** Begin **
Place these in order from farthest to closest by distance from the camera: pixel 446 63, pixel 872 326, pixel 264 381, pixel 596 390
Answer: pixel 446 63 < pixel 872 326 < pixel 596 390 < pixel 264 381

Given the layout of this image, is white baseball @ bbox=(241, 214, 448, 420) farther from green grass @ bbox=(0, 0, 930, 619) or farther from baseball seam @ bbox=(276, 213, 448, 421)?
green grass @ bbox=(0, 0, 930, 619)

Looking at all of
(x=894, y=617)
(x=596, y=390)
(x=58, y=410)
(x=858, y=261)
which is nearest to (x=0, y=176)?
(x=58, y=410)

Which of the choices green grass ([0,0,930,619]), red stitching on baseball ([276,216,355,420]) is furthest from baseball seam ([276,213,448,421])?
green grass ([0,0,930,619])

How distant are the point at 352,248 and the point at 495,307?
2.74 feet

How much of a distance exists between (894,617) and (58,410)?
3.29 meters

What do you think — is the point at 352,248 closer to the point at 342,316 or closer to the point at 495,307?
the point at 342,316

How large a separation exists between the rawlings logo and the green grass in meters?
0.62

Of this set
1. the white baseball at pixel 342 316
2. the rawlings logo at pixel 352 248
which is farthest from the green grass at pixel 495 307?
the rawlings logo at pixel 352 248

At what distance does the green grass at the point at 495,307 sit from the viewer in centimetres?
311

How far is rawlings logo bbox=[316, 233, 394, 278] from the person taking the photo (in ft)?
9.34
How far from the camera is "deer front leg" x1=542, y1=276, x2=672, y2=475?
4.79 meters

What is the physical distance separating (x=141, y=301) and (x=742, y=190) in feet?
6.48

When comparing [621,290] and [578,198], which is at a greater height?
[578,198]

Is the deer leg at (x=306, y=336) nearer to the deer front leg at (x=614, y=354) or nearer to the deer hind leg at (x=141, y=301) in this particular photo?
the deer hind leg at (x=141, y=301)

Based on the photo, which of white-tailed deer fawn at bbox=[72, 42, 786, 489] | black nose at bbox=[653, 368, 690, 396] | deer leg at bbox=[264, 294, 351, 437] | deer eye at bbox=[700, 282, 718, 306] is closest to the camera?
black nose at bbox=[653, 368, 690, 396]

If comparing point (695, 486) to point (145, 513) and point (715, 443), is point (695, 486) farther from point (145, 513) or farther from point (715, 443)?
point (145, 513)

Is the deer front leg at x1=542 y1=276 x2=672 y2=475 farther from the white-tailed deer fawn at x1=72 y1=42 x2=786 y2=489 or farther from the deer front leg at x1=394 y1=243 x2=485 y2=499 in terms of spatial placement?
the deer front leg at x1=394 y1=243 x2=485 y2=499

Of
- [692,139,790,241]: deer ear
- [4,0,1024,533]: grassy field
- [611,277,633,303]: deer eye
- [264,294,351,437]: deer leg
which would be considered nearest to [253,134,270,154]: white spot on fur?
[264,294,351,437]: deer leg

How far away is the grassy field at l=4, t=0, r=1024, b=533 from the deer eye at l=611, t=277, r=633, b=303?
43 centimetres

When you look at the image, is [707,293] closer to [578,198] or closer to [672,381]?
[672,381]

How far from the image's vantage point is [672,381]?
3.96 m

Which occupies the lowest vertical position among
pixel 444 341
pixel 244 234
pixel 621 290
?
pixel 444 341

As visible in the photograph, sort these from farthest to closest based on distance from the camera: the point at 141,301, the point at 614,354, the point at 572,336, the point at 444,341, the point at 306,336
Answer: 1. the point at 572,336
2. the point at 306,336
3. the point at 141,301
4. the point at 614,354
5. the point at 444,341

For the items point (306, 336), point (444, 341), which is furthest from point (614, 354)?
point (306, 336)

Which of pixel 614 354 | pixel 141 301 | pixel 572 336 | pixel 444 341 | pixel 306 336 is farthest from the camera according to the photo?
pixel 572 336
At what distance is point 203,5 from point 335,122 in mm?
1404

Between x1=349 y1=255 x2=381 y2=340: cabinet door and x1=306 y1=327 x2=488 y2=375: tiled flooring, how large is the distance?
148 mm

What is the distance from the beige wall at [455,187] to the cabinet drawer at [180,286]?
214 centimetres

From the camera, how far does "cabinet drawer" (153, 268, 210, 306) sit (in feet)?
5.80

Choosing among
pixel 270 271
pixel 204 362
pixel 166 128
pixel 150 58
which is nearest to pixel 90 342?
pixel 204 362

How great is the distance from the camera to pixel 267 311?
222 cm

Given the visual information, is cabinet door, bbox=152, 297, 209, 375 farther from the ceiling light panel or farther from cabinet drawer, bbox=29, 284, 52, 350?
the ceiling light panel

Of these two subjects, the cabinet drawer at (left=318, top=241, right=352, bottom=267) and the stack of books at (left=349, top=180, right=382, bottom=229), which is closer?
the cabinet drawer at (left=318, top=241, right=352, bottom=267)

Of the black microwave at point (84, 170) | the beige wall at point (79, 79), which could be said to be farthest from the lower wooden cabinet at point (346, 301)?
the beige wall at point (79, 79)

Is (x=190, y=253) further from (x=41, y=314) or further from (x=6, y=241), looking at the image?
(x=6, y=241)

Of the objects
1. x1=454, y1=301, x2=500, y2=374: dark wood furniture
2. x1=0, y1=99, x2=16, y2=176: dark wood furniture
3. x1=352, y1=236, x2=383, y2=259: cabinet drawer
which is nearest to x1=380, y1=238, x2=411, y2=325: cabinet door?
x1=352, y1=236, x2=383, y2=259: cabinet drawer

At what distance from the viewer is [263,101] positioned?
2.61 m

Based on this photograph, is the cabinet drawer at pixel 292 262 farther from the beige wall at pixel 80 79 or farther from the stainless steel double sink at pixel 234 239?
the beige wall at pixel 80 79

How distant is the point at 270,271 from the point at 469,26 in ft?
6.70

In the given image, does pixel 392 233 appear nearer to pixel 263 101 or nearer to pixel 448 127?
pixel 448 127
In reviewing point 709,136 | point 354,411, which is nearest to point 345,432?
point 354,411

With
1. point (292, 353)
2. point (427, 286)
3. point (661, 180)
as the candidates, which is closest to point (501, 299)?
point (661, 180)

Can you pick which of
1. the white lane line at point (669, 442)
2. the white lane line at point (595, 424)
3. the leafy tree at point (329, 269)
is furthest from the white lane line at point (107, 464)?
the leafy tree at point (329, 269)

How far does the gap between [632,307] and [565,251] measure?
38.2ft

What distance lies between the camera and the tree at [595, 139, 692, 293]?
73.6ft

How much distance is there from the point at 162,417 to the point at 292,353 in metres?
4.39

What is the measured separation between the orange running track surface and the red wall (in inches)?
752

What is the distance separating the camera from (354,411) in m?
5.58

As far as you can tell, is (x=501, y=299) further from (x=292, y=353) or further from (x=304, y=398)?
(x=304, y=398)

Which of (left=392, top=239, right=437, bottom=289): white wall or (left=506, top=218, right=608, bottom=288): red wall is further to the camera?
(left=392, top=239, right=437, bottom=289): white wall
** End **
* **Set problem**
Return, word for word, each line from the line that contains "Can you pick which of" to the end of the listing above; include both end lines and nothing else.

* **Task response**
Can you pick which of
1. the white lane line at point (669, 442)
2. the white lane line at point (595, 424)
3. the leafy tree at point (329, 269)
is furthest from the white lane line at point (107, 464)?
the leafy tree at point (329, 269)

How far does the gap between [632,307] and [565,251] measure?
38.2ft

What distance lies between the camera and the tree at [595, 139, 692, 293]?
73.6ft

How much distance is there from the point at 162,417 to the point at 292,353 in metres?
4.39

What is the measured separation between the orange running track surface and the red wall (in inches)?
752

What is the distance separating the camera from (354,411) in m?
5.58

As far as you can tell, is (x=501, y=299) further from (x=292, y=353) or further from (x=304, y=398)?
(x=304, y=398)

Which of (left=392, top=239, right=437, bottom=289): white wall or (left=506, top=218, right=608, bottom=288): red wall is further to the camera?
(left=392, top=239, right=437, bottom=289): white wall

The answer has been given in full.